Actions to take:
1. Answer these questions about the SystemZ commit page:
(a) Which two single-element vector types does the change let functions pass and return?
(b) How many files does the page say were changed?
(c) According to the removed comment, what did the code prefer over emitting code that violates the ABI?
2. Could you retype the SystemZ commit page from "[SystemZ] ABI support" up to and including "and 120 deletions."?
3. How would the SystemZ commit page go on? Write what comes after its last line.

Given text:

——

[SystemZ] ABI support for single-element vector types

Support passing and returning values of single-element vector types (i.e. <1 x i128> and <1 x fp128>). Now that i128 is a legal type, supporting these types can be done simply by providing a getRegisterTypeForCallingConv implementation that handles them. Fixes llvm#61291
topperc · Dec 15, 2023 · 59f7f35 · 59f7f35
1 parent 7113c80
commit 59f7f35
Show file tree

Hide file tree

Showing 17 changed files with 195 additions and 120 deletions.
diff --git a/llvm/lib/Target/SystemZ/SystemZISelLowering.cpp b/llvm/lib/Target/SystemZ/SystemZISelLowering.cpp
@@ -1429,24 +1429,6 @@ bool SystemZTargetLowering::mayBeEmittedAsTailCall(const CallInst *CI) const {
   return CI->isTailCall();
 }
 
-// We do not yet support 128-bit single-element vector types.  If the user
-// attempts to use such types as function argument or return type, prefer
-// to error out instead of emitting code violating the ABI.

——

Record set:

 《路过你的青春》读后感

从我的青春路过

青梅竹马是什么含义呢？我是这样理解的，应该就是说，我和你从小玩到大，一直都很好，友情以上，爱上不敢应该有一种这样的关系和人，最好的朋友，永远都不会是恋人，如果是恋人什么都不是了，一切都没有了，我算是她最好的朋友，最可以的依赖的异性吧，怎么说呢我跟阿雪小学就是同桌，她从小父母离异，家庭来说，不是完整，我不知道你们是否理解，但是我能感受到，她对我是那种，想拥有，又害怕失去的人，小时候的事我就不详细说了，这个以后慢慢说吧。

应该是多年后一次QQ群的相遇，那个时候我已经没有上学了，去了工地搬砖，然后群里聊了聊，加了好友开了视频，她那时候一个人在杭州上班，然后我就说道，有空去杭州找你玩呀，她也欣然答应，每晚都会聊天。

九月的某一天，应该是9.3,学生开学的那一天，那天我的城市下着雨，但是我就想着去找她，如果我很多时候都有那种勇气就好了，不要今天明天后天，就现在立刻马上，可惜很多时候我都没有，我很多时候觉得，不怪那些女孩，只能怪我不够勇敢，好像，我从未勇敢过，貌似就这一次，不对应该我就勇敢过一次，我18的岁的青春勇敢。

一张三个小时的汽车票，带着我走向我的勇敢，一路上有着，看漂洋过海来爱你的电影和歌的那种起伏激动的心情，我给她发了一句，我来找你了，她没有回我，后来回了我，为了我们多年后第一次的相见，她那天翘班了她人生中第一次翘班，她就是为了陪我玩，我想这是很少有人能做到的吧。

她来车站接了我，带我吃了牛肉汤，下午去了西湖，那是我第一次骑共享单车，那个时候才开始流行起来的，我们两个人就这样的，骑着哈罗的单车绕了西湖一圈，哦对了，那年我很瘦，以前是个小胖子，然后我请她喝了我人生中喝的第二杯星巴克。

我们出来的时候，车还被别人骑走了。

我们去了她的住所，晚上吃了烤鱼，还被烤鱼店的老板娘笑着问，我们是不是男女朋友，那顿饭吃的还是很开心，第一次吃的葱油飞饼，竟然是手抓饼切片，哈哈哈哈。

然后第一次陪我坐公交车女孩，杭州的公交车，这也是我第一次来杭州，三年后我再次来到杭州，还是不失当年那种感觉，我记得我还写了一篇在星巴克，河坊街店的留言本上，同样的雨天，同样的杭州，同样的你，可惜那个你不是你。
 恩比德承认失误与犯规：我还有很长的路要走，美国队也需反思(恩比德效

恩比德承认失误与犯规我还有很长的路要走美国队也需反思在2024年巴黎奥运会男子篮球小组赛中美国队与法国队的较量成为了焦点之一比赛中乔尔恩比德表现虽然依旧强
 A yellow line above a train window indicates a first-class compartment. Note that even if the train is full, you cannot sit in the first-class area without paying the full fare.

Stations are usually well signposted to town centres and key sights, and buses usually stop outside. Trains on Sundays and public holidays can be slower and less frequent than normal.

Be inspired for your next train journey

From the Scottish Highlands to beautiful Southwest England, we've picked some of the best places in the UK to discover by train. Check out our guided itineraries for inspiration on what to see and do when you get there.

——

Answer list:
1.
(a) <1 x i128> and <1 x fp128>
(b) 17
(c) Erroring out

2.
[SystemZ] ABI support for single-element vector types

Support passing and returning values of single-element vector types (i.e. <1 x i128> and <1 x fp128>). Now that i128 is a legal type, supporting these types can be done simply by providing a getRegisterTypeForCallingConv implementation that handles them. Fixes llvm#61291
topperc · Dec 15, 2023 · 59f7f35 · 59f7f35
1 parent 7113c80
commit 59f7f35
Show file tree

Hide file tree

Showing 17 changed files with 195 additions and 120 deletions.

3.
-static void VerifyVectorType(MVT VT, EVT ArgVT) {
-  if (ArgVT.isVector() && !VT.isVector())
-    report_fatal_error("Unsupported vector argument or return type");
-}
-
-static void VerifyVectorTypes(const SmallVectorImpl<ISD::InputArg> &Ins) {
-  for (unsigned i = 0; i < Ins.size(); ++i)
-    VerifyVectorType(Ins[i].VT, Ins[i].ArgVT);
-}
-
-static void VerifyVectorTypes(const SmallVectorImpl<ISD::OutputArg> &Outs) {
-  for (unsigned i = 0; i < Outs.size(); ++i)
-    VerifyVectorType(Outs[i].VT, Outs[i].ArgVT);
-}
-
 // Value is a value that has been passed to us in the location described by VA
 // (and so has type VA.getLocVT()).  Convert Value to VA.getValVT(), chaining
 // any loads onto Chain.
@@ -1586,10 +1568,6 @@ SDValue SystemZTargetLowering::LowerFormalArguments(
   auto *TFL = Subtarget.getFrameLowering<SystemZELFFrameLowering>();
   EVT PtrVT = getPointerTy(DAG.getDataLayout());
 
-  // Detect unsupported vector argument types.
-  if (Subtarget.hasVector())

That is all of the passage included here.